> _EXERCISE BRIEF_: Render the lines below as a JSON list of strings with one string per line, and leave out any blank lines.

(Recorded data)

• • •

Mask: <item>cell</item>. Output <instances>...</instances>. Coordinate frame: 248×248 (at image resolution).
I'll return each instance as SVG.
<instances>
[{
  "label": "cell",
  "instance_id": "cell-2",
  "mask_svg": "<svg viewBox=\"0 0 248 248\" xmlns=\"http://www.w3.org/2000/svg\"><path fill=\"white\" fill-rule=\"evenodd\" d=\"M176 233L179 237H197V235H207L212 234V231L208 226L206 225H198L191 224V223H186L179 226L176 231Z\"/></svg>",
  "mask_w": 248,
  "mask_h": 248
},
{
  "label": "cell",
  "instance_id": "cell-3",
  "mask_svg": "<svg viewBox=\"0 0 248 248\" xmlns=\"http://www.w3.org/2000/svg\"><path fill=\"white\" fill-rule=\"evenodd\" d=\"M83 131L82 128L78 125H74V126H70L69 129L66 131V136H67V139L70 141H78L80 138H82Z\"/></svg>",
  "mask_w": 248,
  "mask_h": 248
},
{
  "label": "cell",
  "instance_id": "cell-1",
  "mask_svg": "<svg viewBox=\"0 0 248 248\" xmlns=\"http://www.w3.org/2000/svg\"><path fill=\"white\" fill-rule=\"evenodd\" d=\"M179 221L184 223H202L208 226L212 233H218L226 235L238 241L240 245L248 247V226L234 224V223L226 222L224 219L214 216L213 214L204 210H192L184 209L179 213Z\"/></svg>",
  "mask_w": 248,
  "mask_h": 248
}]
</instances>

• • •

> _ANSWER TO THIS TASK_:
[
  "Mask: <item>cell</item>. Output <instances>...</instances>. Coordinate frame: 248×248 (at image resolution).",
  "I'll return each instance as SVG.",
  "<instances>",
  "[{",
  "  \"label\": \"cell\",",
  "  \"instance_id\": \"cell-2\",",
  "  \"mask_svg\": \"<svg viewBox=\\\"0 0 248 248\\\" xmlns=\\\"http://www.w3.org/2000/svg\\\"><path fill=\\\"white\\\" fill-rule=\\\"evenodd\\\" d=\\\"M176 233L179 237H197V235H207L212 234V231L208 226L206 225H198L191 224V223H186L179 226L176 231Z\\\"/></svg>\",",
  "  \"mask_w\": 248,",
  "  \"mask_h\": 248",
  "},",
  "{",
  "  \"label\": \"cell\",",
  "  \"instance_id\": \"cell-3\",",
  "  \"mask_svg\": \"<svg viewBox=\\\"0 0 248 248\\\" xmlns=\\\"http://www.w3.org/2000/svg\\\"><path fill=\\\"white\\\" fill-rule=\\\"evenodd\\\" d=\\\"M83 131L82 128L78 125H74V126H70L69 129L66 131V136H67V139L70 141H78L80 138H82Z\\\"/></svg>\",",
  "  \"mask_w\": 248,",
  "  \"mask_h\": 248",
  "},",
  "{",
  "  \"label\": \"cell\",",
  "  \"instance_id\": \"cell-1\",",
  "  \"mask_svg\": \"<svg viewBox=\\\"0 0 248 248\\\" xmlns=\\\"http://www.w3.org/2000/svg\\\"><path fill=\\\"white\\\" fill-rule=\\\"evenodd\\\" d=\\\"M179 221L184 223H202L208 226L212 233H218L226 235L238 241L240 245L248 247V226L234 224V223L226 222L224 219L214 216L213 214L204 210H192L184 209L179 213Z\\\"/></svg>\",",
  "  \"mask_w\": 248,",
  "  \"mask_h\": 248",
  "}]",
  "</instances>"
]